PayPal Holdings
disappointed analysts and investors alike with its weak guidance for 2024.
The stock plunged 9.1% to $57.44 on Thursday after the payments-technology company reported better-than-expected fourth-quarter earnings but said it expects to post adjusted earnings in 2024 roughly in line with profit of $5.10 in 2023. Analysts had been calling for 2024 earnings of $5.51 a share, according to FactSet.
Coming into the session, PayPal stock had dropped 19% over the past 12 months, compared with a 22% gain for the
S&P 500.
The earnings report follows the announcement last week that the company would be laying off 9% of its workforce to cut costs. PayPal offers payment services to businesses and consumers, but it faces stiff competition from
Apple
and
Alphabet’s
Google unit, both of which offer their own payment platforms.
Analysts at J.P. Morgan led by Tien-tsin Huang lowered their price target on PayPal to $70 from $75, while maintaining an Overweight rating on the shares. They now see 2024 transaction growth of just 0.5%, compared with a previous estimate of 2.8%.
“Management set a low bar,” they said in a note. “We expect pressure on the stock as estimates come down, but appreciate that management is clearing the year for upside as strategic priorities are enacted.”
Susquehanna analysts led by James Friedman said they now see 2024 payments growth at 7.4% versus a previous estimate of 8.1%. They now expect adjusted earnings per share of $5.10, down from their previous call of $5.26. Susquehanna rates the stock at Neutral with a $65 price target.
Seaport analyst Jeff Cantwell wrote that the recently announced cost savings “feel incomplete to us.”
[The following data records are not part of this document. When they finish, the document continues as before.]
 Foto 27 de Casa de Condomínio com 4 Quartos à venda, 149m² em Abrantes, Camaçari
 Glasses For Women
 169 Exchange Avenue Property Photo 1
“All this chaos is leaving us with a deeper appreciation for Tom Cruise, as PayPal increasingly looks to us like ‘Mission: Impossible’—but potentially, without the usual uplifting ending seen in those movies,” Cantwell wrote in a note. He has a Neutral rating on the stock.
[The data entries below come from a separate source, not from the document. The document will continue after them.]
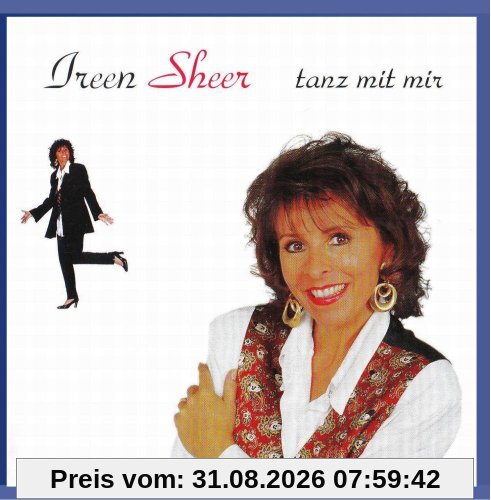 Tanz mit mir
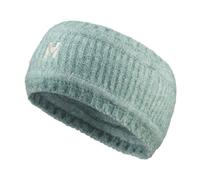 Bandeau MILLET GRANDS MONTETS (SEAWEED) femme U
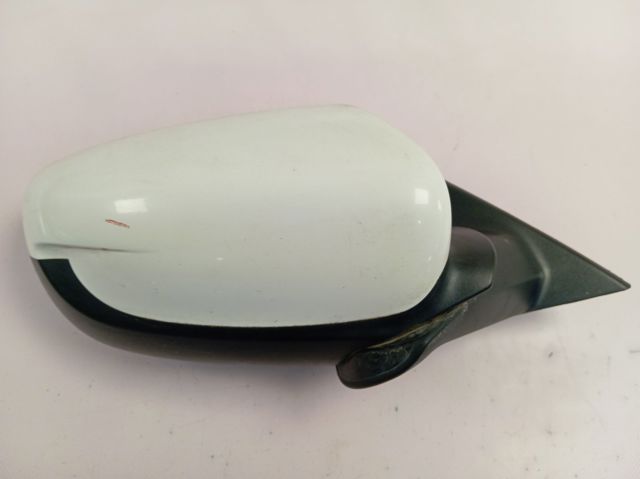 Правое зеркало 87620A4100 Hyundai/Kia
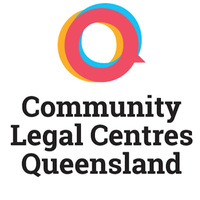 Attorney, Lawyer, Legal Advisor, Counselor Community Legal Centres Queensland in Spring Hill QLD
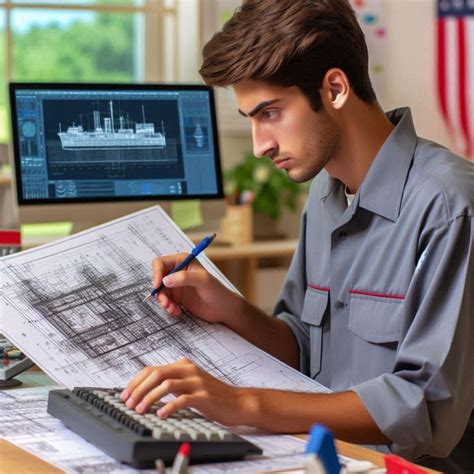 The Ultimate Guide to a CAD Technologist Salary: Earnings, Outlook, and Career Path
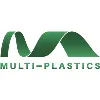 Multi-Plastics, Inc. Multi-Plastics, Inc.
Others were more upbeat. Citi analysts wrote, “We are taking advantage of the near-term volatility, but beyond that, the attractive valuation and persistent market-relevance of the PayPal flywheel keep us interested.” They rate PayPal stock at Buy with a $73 target price.
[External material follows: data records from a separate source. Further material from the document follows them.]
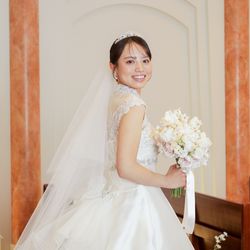 ホテルオークラ東京ベイの写真10枚目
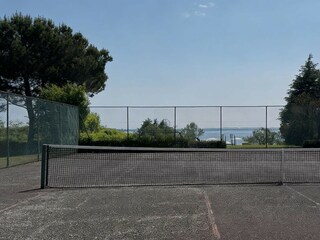 Villa Moniga del Garda  61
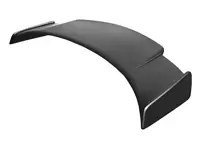 Heckflügelspoiler. Porsche 997 Turbo - P997.10.3020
Wedbush is also optimistic for the shares, with a Buy rating and price target of $85. “While guidance isn’t ideal, we were encouraged by some of the actions already undertaken by management,” they said.
The Truist team led by Andrew Jeffrey also rates the shares at Buy, with a $70 price target. “We continue to believe that the company occupies an enviable e-commerce position,” they wrote.